I ricercatori dell’Institut Cochin ricordano che «Sebbene la CMC non sia stata ampiamente testata nell’uomo, dagli anni 60 è stata utilizzata sempre di più negli alimenti trasformati. Da lungo tempo è riconosciuto che la CMC è sicura da ingerire, perché questa molecola viene eliminata nelle feci senza essere assorbita dall’intestino. Tuttavia, la recente realizzazione dei benefici dei batteri che normalmente vivono nel tratto gastrointestinale, e quindi interagiscono con additivi non assorbiti, ha portato gli scienziati a mettere in discussione questa ipotesi. Studi sui topi hanno dimostrato che la CMC, insieme ad alcuni altri agenti emulsionanti, altera la composizione del microbiota intestinale, portando all’aggravamento di molte condizioni infiammatorie croniche, come la colite, la sindrome metabolica e il cancro del colon. Tuttavia, l’applicazione di questi risultati all’uomo non era stata finora studiata».

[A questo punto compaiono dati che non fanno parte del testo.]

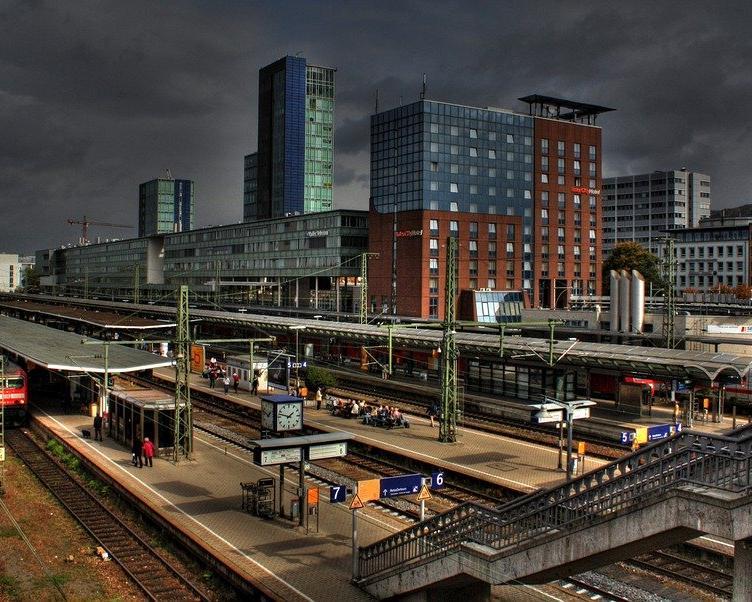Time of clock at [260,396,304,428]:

All’università della Pennsylvania, il team internazionale ha realizzato uno studio randomizzato su volontari sani la cui dieta era completamente controllata. I partecipanti hanno consumato una dieta priva di additivi, oppure una dieta identica ma integrata con CMC.  Dato che le patologie indotte dal consumo di CMC nei topi impiegano anni a comparire nell’uomo, i ricercatori i si sono concentrati sull’ambiente intestinale, e in particolare sulla composizione dei batteri (microbiota) e delle piccole molecole (metaboloma). Ed è così che hanno visto che «Il consumo di CMC modifica la composizione dei batteri presenti nell’intestino, e questo riducendo alcune specie note per svolgere un ruolo benefico per la salute umana».

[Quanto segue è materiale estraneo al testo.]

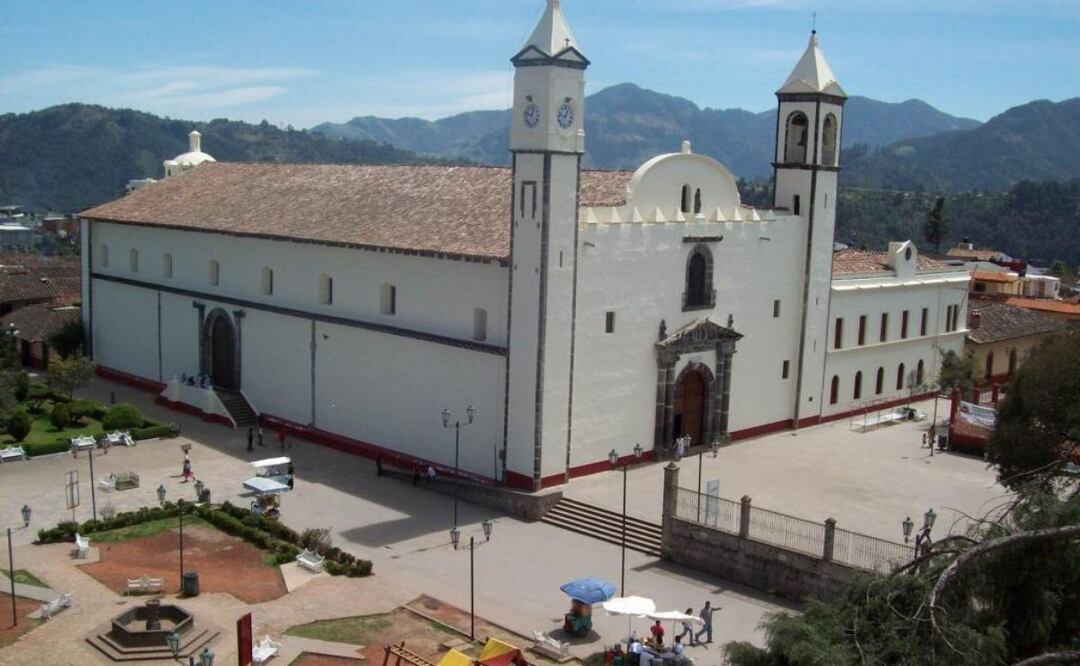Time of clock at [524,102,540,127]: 12:47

Inoltre, all’inizio e alla fine dello studio sono state anche eseguite colonscopie, che hanno dimostrato che «Un sottogruppo di soggetti che consumavano CMC aveva una forte associazione di batteri intestinali a livello della superficie dell’intestino, una caratteristica osservata nelle malattie infiammatorie intestinali e diabete di tipo 2». Quindi, anche se il consumo di CMC non ha causato nessuna malattia durante questo studio relativamente breve di due settimane, i ricercatori sottolineano che «Questi risultati supportano i risultati degli studi sugli animali, secondo i quali il consumo a lungo termine di questo additivo potrebbe promuovere malattie infiammatorie croniche e deregolamentazioni metaboliche nell’uomo, sottolineando così la necessità di ulteriori studi su questa classe di additivo alimentare».

Uno degli autori dello studio, Andrew Gewirtz della Georgia State University, evidenzia che «Questi risultati confutano l’argomento “passa e basta” usato per giustificare la mancanza di studi clinici sugli additivi». E  James Lewis, dell’università della Pennsylvania, aggiunge: «Oltre alla necessità di ulteriori studi sulla carbossimetilcellulosa, lo studio fornisce un approccio generale per testare a fondo gli additivi alimentari negli esseri umani»

Benoit Chassaing, direttore ricerca all’Inserm conclude: «Questi studi devono essere proseguiti con un numero di soggetti sufficientemente ampio da tenere conto del elevata eterogeneità tra i soggetti. In effetti, il nostro studio suggerisce che le risposte a seguito dell’esposizione a CMC – e possibilmente ad altri additivi alimentari – sono altamente individualizzate e stiamo escogitando vari approcci per identificare – e persino prevedere – quali individui sono suscettibili a questo o quell’altro additivo alimentare».